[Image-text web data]

....................

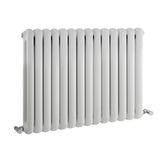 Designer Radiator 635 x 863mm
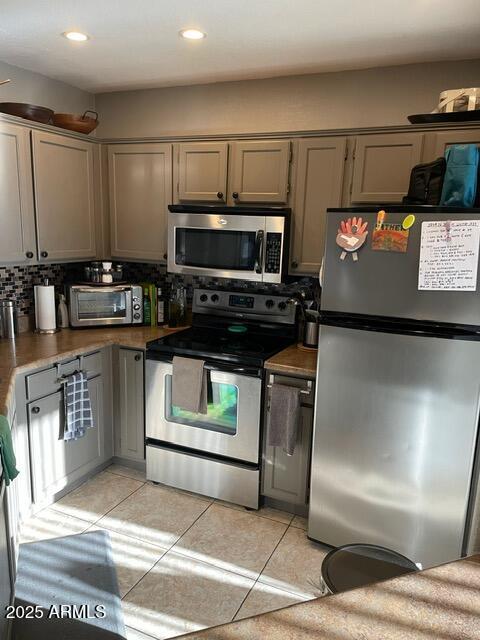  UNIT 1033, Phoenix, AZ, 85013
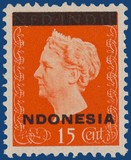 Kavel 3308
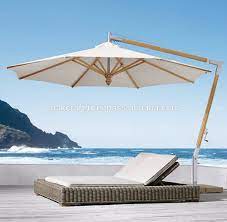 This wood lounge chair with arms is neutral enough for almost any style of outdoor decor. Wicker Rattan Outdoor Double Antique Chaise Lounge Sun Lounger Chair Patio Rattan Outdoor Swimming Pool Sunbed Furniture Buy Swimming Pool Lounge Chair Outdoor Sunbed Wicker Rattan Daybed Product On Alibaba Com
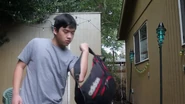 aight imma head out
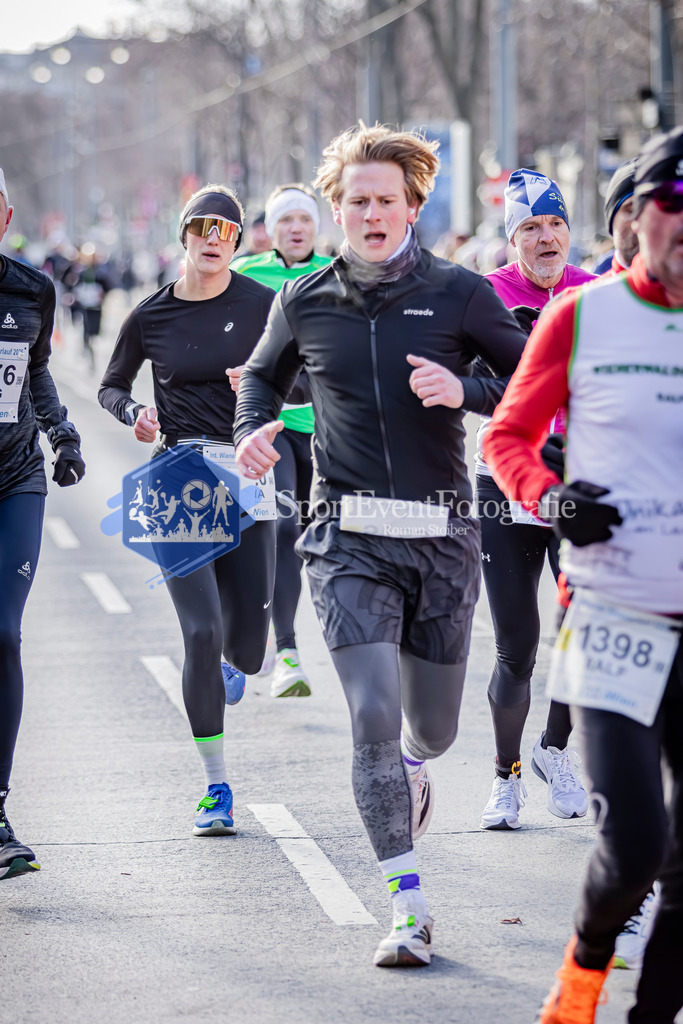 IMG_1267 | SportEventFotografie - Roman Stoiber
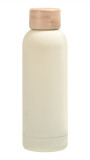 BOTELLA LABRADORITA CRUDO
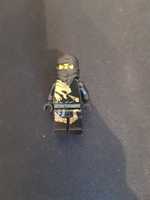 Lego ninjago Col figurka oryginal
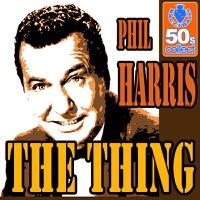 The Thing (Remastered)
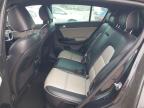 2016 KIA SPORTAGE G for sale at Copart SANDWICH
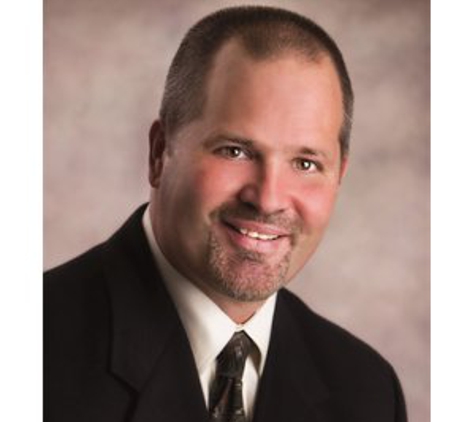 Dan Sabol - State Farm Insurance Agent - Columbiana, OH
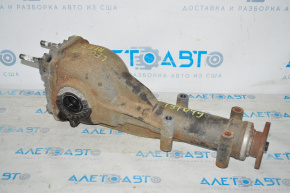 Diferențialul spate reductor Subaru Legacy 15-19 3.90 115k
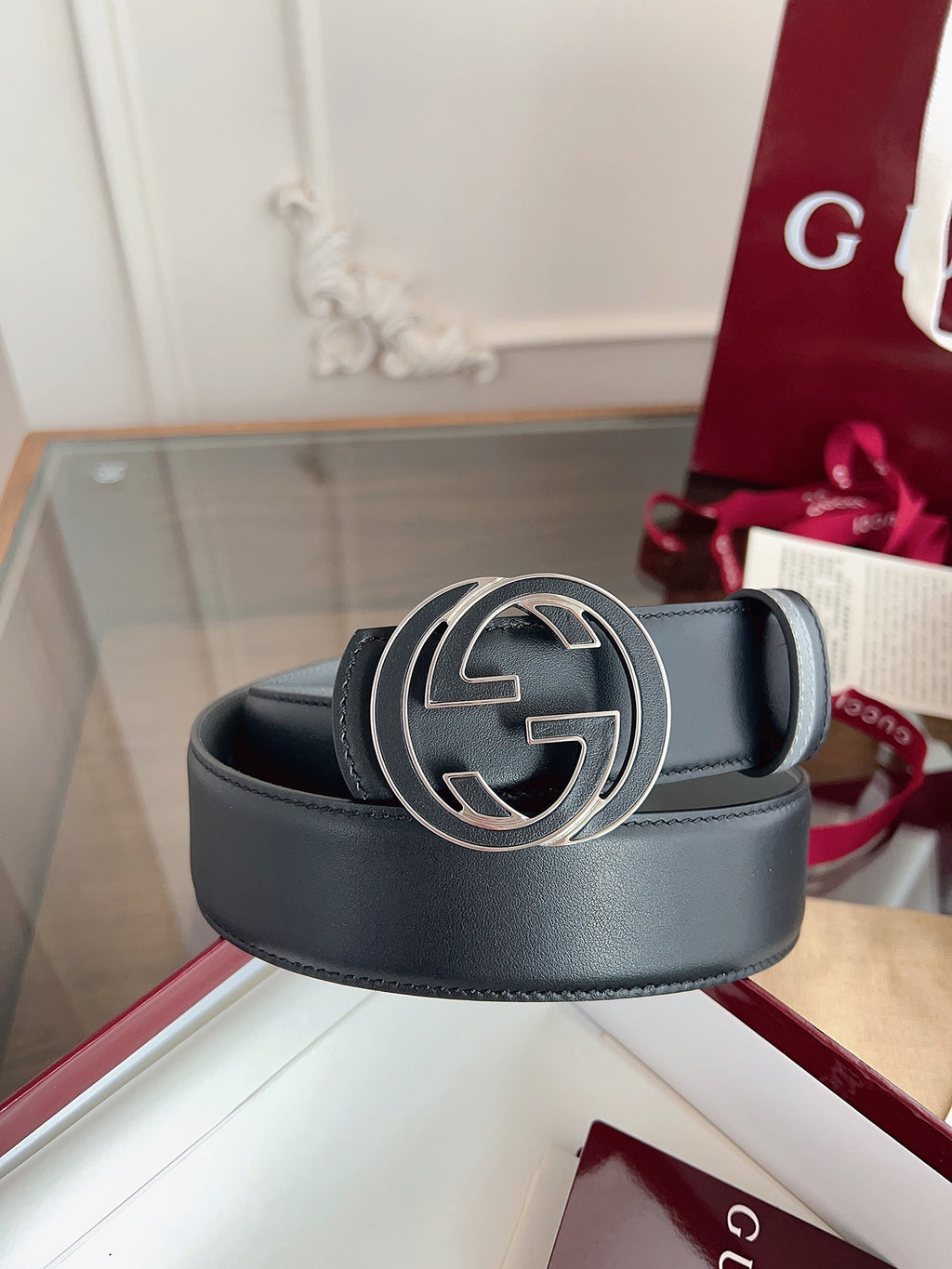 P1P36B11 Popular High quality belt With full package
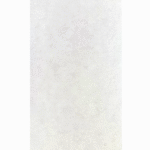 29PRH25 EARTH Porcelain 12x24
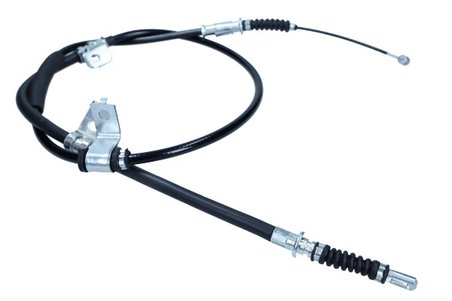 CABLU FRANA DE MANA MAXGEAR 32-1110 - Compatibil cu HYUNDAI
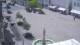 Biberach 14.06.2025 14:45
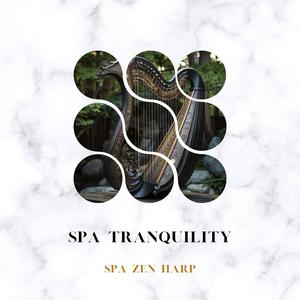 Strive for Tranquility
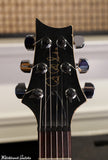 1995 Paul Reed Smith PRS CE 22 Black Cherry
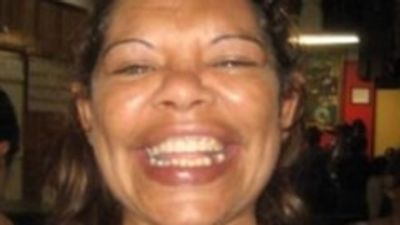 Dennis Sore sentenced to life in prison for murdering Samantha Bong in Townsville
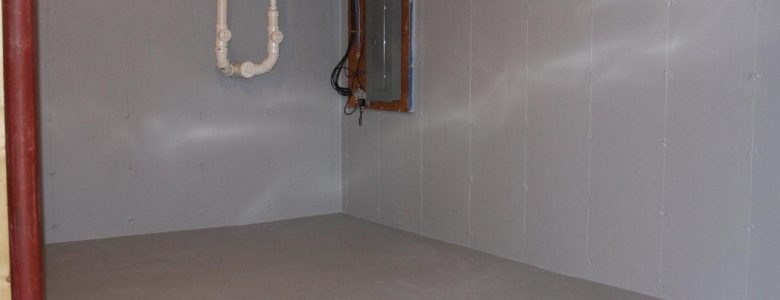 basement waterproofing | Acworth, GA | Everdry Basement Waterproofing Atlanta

....................

## WORK ORDER:
Repeat the lines of the listing from its start up to and including the line containing "Strive for Tranquility", leaving out the pictures.

## RESULT OF THE EXERCISE:
 Designer Radiator 635 x 863mm
  UNIT 1033, Phoenix, AZ, 85013
 Kavel 3308
 This wood lounge chair with arms is neutral enough for almost any style of outdoor decor. Wicker Rattan Outdoor Double Antique Chaise Lounge Sun Lounger Chair Patio Rattan Outdoor Swimming Pool Sunbed Furniture Buy Swimming Pool Lounge Chair Outdoor Sunbed Wicker Rattan Daybed Product On Alibaba Com
 aight imma head out
 IMG_1267 | SportEventFotografie - Roman Stoiber
 BOTELLA LABRADORITA CRUDO
 Lego ninjago Col figurka oryginal
 The Thing (Remastered)
 2016 KIA SPORTAGE G for sale at Copart SANDWICH
 Dan Sabol - State Farm Insurance Agent - Columbiana, OH
 Diferențialul spate reductor Subaru Legacy 15-19 3.90 115k
 P1P36B11 Popular High quality belt With full package
 29PRH25 EARTH Porcelain 12x24
 CABLU FRANA DE MANA MAXGEAR 32-1110 - Compatibil cu HYUNDAI
 Biberach 14.06.2025 14:45
 Strive for Tranquility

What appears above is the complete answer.